‘The wise men who found Christmas’ a ‘high-stakes adventure’ for ‘the whole family’

Raymond Arroyo, editor of EWTN’s In the whole world and contributor to Fox News, said Tuesday in the edition of the Breitbart Daily News podcast with host Alex Marlow as his latest illustrated children’s book, The wise men who found Christmaschronicles the “high-stakes adventure” of the three wise men who travel to meet the newborn Jesus as part of the Christmas story.

Arroyo said he spent months researching various sources of information regarding the Three Magi’s journeys to visit the newborn Jesus in Bethlehem. He said he discovered that most popular beliefs about the three wise men are incorrect.

“I started looking for a legend about the sages that I could tell, some kind of fantastic, fun family tale,” he said. Jthats what i was looking for. Well, on the way out, I found out that everything you and I and most of your listeners probably knew about the sages turns out to be legendary and wrong.

He continued, “There were probably more than three. The Gospel speaks only of three gifts, not of three Magi. The Coptic Church says there would have been 60 sages. Syrians and Armenians say there were 12 in documents of the first and second centuries. We just don’t know.
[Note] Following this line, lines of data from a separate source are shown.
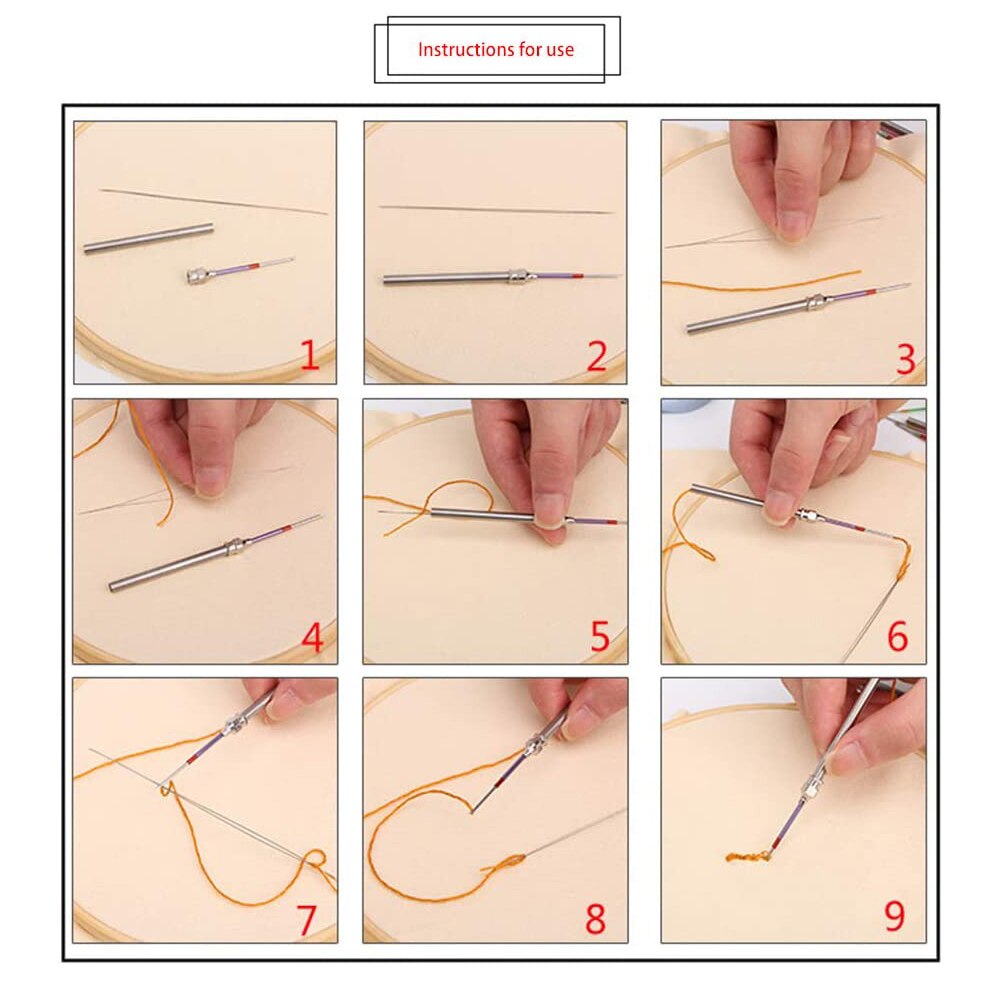 Instructions for use

1

2

3

4

5

6

7

8

9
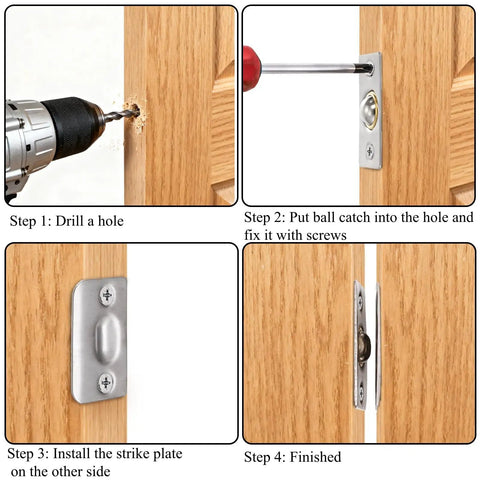 Step 1: Drill a hole

Step 2: Put ball catch into the hole and fix it with screws

Step 3: Install the strike plate on the other side

Step 4: Finished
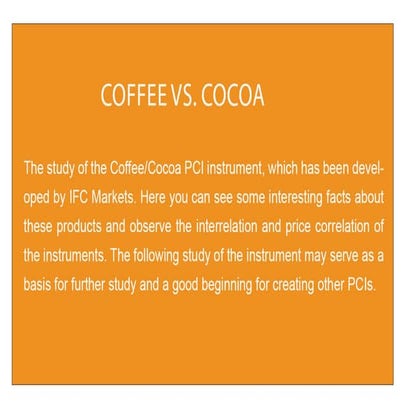 COFFEE VS. COCOA

The study of the Coffee/Cocoa PCI instrument, which has been developed by IFC Markets. Here you can see some interesting facts about these products and observe the interrelation and price correlation of the instruments. The following study of the instrument may serve as a basis for further study and a good beginning for creating other PCIs.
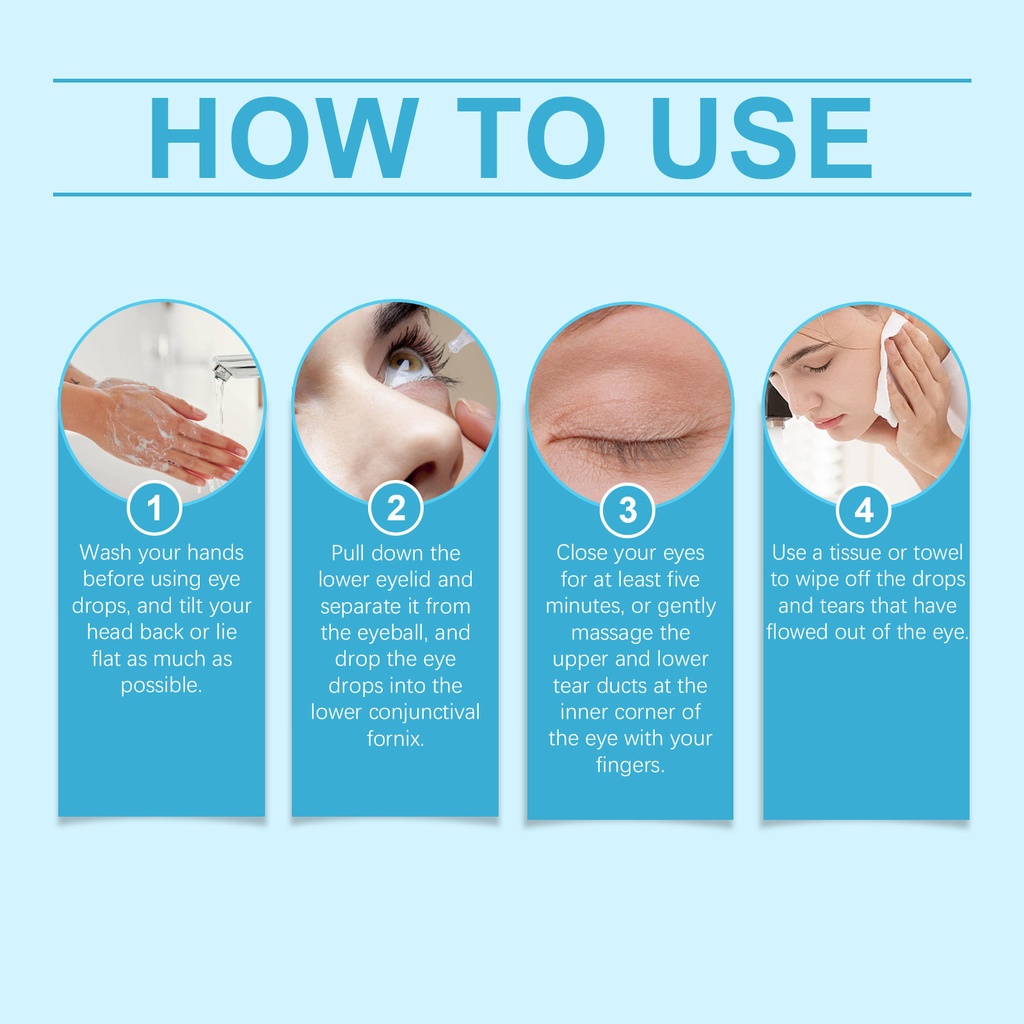 HOW TO USE

1
Wash your hands before using eye drops, and tilt your head back or lie flat as much as possible.

2
Pull down the lower eyelid and separate it from the eyeball, and drop the eye drops into the lower conjunctival fornix.

3
Close your eyes for at least five minutes, or gently massage the upper and lower tear ducts at the inner corner of the eye with your fingers.

4
Use a tissue or towel to wipe off the drops and tears that have flowed out of the eye.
But there were more than three.

“They weren’t kings,” he added. “It was a creation in the sixth century who came with the kings and gave them these names. They did not come from the Far East. justin martyr [and] the Clement of Rome – 1st century sources – says that the sages came from Arabia.

He continued: “I started digging and what I found was a much more fascinating story. Admittedly, the stakes are much higher for these wise men – this was not a presentation of royal gifts. Jit was a high-stakes adventure with a group of men who felt drawn to something greater than themselves and were willing to risk their lives and endure King Herod’s murderous threats to get to that light. , to arrive at this child and this Messiah, whom they believed to be on the other side of the Dead Sea.

The sages’ assumption of the great risk of visiting the infant Jesus must have been motivated by religious beliefs, Arroyo said.

“There is a price to pay for being called to the truth,” he remarked, “but you have to get on your horse and you have to run to it. … TThese sages always kept their eyes uplifted. They were looking to God and to the truth and to something greater than themselves, and it seems to me that’s what we need to be looking at, not just at Christmas, but throughout the year. This is the best posture for all of us.